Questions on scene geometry
==============================
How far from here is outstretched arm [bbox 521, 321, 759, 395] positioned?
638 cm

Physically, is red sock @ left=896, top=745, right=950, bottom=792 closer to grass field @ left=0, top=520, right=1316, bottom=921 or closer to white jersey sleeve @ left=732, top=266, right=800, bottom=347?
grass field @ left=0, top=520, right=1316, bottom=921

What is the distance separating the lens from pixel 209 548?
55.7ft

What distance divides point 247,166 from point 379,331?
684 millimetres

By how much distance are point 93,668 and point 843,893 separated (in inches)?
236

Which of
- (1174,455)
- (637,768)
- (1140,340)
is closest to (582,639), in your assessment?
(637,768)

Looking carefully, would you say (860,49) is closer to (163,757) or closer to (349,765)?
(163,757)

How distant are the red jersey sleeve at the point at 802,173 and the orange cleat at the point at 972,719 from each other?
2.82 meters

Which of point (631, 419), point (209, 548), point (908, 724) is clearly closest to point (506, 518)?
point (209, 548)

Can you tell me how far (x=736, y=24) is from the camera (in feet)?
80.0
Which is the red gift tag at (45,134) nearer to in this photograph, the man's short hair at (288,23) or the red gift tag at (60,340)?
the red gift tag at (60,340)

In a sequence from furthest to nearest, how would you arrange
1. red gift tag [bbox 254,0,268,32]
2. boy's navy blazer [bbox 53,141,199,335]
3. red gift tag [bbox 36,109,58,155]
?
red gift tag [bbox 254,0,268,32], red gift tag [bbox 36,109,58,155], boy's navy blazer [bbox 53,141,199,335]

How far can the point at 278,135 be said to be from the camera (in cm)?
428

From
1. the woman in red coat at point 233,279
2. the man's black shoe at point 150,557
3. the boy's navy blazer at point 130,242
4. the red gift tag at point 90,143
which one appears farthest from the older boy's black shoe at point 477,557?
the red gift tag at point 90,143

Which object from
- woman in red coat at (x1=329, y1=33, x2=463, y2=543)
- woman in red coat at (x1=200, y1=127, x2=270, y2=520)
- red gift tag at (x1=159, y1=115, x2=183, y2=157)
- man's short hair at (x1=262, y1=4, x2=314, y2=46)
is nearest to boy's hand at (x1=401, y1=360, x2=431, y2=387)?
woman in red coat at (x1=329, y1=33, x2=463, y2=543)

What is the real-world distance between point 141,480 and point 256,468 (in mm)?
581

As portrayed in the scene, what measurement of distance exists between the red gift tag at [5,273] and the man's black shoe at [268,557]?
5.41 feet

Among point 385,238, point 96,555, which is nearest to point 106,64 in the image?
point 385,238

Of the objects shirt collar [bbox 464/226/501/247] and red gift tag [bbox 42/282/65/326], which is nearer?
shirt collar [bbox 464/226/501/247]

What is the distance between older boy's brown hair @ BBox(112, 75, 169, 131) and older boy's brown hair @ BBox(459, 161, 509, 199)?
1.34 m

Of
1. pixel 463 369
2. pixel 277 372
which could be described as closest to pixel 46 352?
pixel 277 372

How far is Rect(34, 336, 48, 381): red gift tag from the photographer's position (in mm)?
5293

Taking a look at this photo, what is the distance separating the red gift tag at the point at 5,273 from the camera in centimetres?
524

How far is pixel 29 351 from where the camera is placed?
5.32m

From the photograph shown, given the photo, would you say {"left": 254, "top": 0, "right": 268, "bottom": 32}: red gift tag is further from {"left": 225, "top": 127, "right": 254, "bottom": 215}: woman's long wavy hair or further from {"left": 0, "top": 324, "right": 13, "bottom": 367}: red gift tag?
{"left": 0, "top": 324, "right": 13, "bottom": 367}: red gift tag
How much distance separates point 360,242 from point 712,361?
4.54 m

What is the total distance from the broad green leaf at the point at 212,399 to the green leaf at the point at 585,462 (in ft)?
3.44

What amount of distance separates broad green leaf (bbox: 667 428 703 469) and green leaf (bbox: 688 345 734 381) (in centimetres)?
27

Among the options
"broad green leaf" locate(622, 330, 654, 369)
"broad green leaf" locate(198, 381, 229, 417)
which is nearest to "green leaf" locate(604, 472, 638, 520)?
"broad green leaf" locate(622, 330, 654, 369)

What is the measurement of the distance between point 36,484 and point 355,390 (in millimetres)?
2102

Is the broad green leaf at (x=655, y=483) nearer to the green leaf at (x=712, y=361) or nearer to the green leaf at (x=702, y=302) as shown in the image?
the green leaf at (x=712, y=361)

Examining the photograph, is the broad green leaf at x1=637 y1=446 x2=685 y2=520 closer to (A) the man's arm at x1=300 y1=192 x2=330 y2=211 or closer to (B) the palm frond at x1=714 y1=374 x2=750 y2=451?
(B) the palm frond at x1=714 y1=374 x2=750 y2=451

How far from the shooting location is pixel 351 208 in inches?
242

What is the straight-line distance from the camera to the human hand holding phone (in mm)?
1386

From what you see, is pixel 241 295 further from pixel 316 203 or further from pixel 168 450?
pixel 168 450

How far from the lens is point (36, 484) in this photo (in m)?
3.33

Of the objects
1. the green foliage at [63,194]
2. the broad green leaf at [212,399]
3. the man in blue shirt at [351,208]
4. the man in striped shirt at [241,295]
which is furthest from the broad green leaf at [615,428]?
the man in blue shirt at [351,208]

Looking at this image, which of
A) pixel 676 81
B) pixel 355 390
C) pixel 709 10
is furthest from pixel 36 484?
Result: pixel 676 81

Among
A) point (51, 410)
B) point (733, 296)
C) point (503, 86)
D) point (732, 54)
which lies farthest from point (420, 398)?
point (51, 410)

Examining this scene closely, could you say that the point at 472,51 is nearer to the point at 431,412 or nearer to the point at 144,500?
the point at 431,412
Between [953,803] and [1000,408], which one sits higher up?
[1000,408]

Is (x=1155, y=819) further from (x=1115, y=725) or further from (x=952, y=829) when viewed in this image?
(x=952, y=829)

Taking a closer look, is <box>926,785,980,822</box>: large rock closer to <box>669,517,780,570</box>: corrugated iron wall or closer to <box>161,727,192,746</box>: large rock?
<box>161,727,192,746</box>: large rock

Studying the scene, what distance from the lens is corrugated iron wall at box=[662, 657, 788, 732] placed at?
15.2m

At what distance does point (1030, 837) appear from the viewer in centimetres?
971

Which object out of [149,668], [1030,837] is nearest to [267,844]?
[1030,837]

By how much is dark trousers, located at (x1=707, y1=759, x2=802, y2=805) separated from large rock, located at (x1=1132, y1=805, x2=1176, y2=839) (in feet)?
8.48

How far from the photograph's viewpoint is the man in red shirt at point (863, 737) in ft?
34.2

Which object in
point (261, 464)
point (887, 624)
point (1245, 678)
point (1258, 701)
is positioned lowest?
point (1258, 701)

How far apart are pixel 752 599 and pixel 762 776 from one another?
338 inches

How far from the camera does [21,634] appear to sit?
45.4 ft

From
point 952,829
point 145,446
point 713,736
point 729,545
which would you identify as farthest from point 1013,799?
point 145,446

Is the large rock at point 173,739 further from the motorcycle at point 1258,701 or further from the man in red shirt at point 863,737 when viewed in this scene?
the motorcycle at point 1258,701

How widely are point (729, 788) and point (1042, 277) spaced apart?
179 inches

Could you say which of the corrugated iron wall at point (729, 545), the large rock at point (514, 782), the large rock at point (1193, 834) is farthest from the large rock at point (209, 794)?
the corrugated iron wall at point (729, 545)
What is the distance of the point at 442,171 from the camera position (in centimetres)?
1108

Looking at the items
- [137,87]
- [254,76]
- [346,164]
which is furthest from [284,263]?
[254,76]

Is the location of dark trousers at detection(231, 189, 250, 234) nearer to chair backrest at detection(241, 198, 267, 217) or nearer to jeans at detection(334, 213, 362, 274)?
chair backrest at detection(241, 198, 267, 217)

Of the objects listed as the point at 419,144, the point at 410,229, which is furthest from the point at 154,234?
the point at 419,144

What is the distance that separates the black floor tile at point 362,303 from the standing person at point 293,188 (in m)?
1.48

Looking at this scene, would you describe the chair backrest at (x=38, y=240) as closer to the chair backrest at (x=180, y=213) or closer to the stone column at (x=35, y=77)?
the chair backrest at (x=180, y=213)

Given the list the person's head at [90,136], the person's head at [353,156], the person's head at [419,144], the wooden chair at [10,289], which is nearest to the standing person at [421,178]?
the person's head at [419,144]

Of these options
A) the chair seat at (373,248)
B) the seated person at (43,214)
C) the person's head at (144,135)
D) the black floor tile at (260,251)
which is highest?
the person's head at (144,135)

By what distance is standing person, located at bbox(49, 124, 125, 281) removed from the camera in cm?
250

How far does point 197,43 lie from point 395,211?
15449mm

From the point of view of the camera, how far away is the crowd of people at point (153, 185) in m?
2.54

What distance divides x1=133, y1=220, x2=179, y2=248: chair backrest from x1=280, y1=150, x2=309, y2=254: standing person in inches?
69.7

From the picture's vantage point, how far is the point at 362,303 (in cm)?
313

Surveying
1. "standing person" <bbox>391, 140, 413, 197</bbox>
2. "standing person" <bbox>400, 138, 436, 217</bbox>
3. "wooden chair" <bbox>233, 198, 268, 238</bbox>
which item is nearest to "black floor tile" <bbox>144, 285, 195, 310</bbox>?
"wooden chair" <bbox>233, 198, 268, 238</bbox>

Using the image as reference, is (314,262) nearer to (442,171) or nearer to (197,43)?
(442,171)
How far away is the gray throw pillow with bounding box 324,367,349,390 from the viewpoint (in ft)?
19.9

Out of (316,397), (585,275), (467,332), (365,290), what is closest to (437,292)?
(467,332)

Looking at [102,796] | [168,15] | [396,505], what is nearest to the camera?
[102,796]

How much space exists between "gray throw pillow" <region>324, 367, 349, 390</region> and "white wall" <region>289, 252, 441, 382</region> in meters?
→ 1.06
==============================
▸ **PROBLEM STATEMENT**
List each line above that contains the string "placed". Case counts.

▸ **SOLUTION TO THIS PROBLEM**
How far is pixel 29 351 from where the camera is placed?
Studying the scene, what distance from the lens is corrugated iron wall at box=[662, 657, 788, 732] placed at?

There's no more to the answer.